As I’ve launched into the rhythm of the daily Angelus–the recitation of three Hail Marys with a few accompanying verses–I’ve begun to realize how impactful this simple prayer is. The prayerful recitation of the Angelus can change our world. Here’s why.
It compels us to put our lives and agendas on hold while we refocus on God.
Since the Angelus is recited at 6 a.m., noon, and 6 p.m., it means that there are regular breaks where we step apart from our activities to meditate on the Incarnation. Jean Francois Millet’s famous image, The Angelus (shown above), depicts farmers stopping their work in a field to pray. We, too, can frame our days around this prayer and give our time to God. While it may be inconvenient to delay eating lunch or answering an e-mail while we launch into the words of the Angelus for a few moments, this is a beautiful sacrifice we can make out of love for God.
It naturally draws Scripture and the gift of the Incarnation into our lives.
In the Angelus, the Hail Mary—a prayer formed by the words of the Angel and Elizabeth in Scripture—is recited three times. In between the Hail Marys, we also recite the words of Scripture; phrases from the Gospels that narrate Mary’s fiat at the Annunciation (Lk 1:38) and the Incarnation, when God became man (Jn 1:14). When we revolve our days around God’s Sacred Word, our lives will change, and our Catholic culture will flourish.
It reminds us of the universality of the Catholic Church.
While the history of the Angelus is rather unclear, there are specific developments that we do know. For instance, we know that many popes, across the centuries, have recommended the practice of praying three Hail Marys at certain points of the day. In the 16th century, the verses of the Angelus were formally included in the Little Office of the Blessed Virgin Mary.
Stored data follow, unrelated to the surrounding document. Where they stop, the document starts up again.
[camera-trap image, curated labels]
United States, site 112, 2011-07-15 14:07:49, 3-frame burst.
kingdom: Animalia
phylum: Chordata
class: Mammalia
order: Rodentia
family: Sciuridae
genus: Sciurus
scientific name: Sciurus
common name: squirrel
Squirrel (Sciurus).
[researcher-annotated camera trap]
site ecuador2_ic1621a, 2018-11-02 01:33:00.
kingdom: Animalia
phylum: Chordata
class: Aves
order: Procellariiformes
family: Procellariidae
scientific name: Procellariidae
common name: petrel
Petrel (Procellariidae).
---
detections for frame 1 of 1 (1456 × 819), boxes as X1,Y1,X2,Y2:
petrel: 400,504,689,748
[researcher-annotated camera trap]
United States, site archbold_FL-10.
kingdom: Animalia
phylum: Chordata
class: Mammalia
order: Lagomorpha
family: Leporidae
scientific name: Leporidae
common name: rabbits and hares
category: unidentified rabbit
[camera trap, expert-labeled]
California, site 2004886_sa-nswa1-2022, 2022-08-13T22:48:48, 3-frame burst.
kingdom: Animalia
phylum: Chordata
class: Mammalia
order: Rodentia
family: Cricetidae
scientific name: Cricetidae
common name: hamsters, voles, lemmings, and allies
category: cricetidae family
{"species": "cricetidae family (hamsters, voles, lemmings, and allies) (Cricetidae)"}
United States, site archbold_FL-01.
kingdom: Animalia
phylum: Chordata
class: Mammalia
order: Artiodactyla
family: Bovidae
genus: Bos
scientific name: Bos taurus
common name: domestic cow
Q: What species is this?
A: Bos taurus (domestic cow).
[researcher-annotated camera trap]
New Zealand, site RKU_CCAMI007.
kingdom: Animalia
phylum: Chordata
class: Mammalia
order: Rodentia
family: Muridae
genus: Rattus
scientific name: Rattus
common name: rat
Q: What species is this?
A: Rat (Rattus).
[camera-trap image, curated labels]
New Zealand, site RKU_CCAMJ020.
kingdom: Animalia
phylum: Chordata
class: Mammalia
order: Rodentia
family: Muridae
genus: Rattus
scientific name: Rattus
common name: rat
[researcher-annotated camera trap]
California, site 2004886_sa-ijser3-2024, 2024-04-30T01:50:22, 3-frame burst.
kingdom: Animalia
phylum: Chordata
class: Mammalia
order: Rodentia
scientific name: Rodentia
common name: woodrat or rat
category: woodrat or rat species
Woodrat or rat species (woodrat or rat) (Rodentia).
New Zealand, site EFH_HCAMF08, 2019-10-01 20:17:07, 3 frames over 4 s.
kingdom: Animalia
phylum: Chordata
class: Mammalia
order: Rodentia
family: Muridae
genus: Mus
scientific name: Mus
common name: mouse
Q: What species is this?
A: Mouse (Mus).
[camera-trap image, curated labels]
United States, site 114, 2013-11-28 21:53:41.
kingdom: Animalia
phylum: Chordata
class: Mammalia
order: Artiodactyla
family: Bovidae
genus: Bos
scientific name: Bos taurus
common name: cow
This practice has been devoutly done for hundreds of years, around the world. When we pray the Angelus, we remember that as Catholics, we belong to a universal Church. Knowing this fact can give us hope and strength throughout our days, for we remember that we are not alone in the mission to live out our Catholic faith in an increasingly secular world.
The Angelus is an incredible prayer. It is simple and approachable, since it merely involves a few verses and the recitation of three Hail Marys. Yet, this basic prayer has a powerful depth to it. Pope Paul VI speaks on this fact in his apostolic exhortation Marialis Cultus, as he notes:
“What we have to say about the Angelus is meant to be only a simple but earnest exhortation to continue its traditional recitation wherever and whenever possible. The Angelus does not need to be revised, because of its simple structure, its biblical character, its historical origin which links it to the prayer for peace and safety, and its quasi-liturgical rhythm which sanctifies different moments during the day, and because it reminds us of the Paschal Mystery, in which recalling the Incarnation of the Son of God we pray that we may be led “through his passion and cross to the glory of his resurrection.” (41)
If you don’t already pray the Angelus, why not give it a try? Even if we are unable to pray this at all three intervals, we can seek to pick one time each day in which to recite this prayer with our families. If all Catholics joined in praying the Angelus, can you imagine how our world will change?